The Trace view keeps the same event header as the event detail panel, so you stay oriented to which event you are looking at while you investigate it.
Choosing What to Trace
Two sets of controls sit at the top of the view. The first selects which side of the event you are tracing: Prompt or Response. The second selects how you want to view that side: Signals, Chunks, Samples, or All. You pick a side, then a view.

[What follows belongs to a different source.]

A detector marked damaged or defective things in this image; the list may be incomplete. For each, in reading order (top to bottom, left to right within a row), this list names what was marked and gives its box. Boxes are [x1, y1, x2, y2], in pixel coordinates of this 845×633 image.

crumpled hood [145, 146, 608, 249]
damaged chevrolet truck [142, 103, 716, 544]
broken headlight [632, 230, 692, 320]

The three main views move from what was detected, to where it was detected, to why. Working through them in that order is the natural path when you are trying to understand a classification.
Signals
The Signals view shows the signals detected on the selected side. Signals appear as labeled tags with counts, grouped by type, such as Prompt Signals, PII Signals, and Prompt Intent. This is the quickest read of what the models found.
Chunks
The Chunks view breaks the text into numbered semantic chunks and shows the signal tags associated with each one. This tells you where in the prompt or response a signal was detected, rather than only that it was detected. When a single prompt raises several signals, the chunks show which part of the text drove each one. For example, a large input might be divided into twelve chunks, with adversarial language detected in one chunk and sentiment derived from another, so each signal traces back to the specific span that produced it.

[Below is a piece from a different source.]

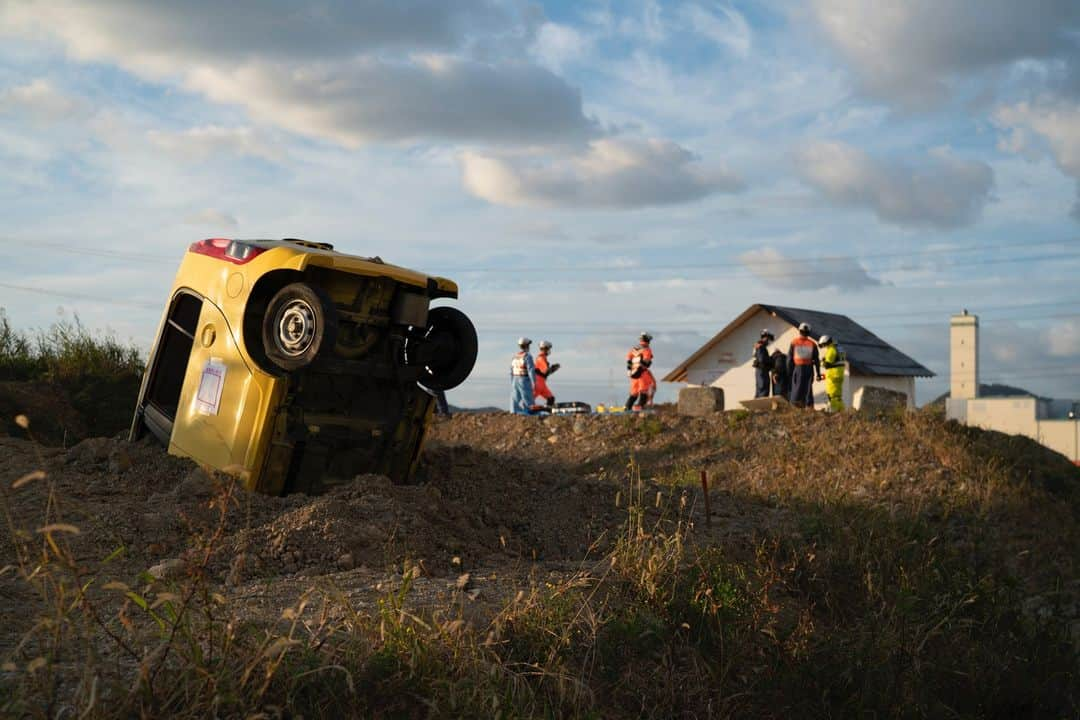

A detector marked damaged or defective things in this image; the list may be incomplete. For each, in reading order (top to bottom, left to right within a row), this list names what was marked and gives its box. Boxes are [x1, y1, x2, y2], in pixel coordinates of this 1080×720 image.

overturned yellow car [131, 236, 476, 496]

Chunking happens because the analysis models are optimized for inputs up to 80 tokens. When an input is larger than that, it is divided into multiple chunks that are analyzed in parallel. Chunking is semantic, which means an input is never divided mid-sentence or mid-paragraph. Because chunk boundaries follow sentence and paragraph breaks, actual chunk size falls between roughly 65 and 80 tokens.
Samples
The Samples view is the deepest level of explanation. It shows why the models classified a chunk the way they did, by comparing it to the training samples it most resembles.
The view has two panels. The Modules panel on the left lists the classification modules use to evaluate the event: CPVS, Intent, IOR, MTVS, and Sentiment. Each module can be expanded to show sub-levels. Selecting a module and level filters what appears on the right.
- Intent: Classifies the intent expressed in the content.
- IOR (Instruction Override): Detects attempts to replace or supersede the system's original instructions with new directives.
The Samples panel on the right displays the training samples from the selected module that are most similar to the selected chunk. Samples are sorted by importance, with the most influential sample first. Each sample shows its text, the label assigned to it, a confidence percentage, and two scores:
- Distance: How far the sample is from the chunk. A smaller distance means a closer match. The most similar samples have the smallest distances.
- Relevance: How much weight the model gives the sample, based on its similarity to the chunk. Higher relevance means the sample had more influence on the classification.
A single sample can carry more than one label, since a sample can belong to multiple classes at once. Each module is threshold optimized, so a classification only fires when the probability passes that module's threshold.
All
The All view combines Signals, Chunks, and Samples into a single scrollable layout, for when you want to see the full picture at once rather than moving between views.
Moving Between Events
Previous and Next buttons at the bottom of the view move you to the neighboring events without leaving Trace, so you can work through a set of events in sequence.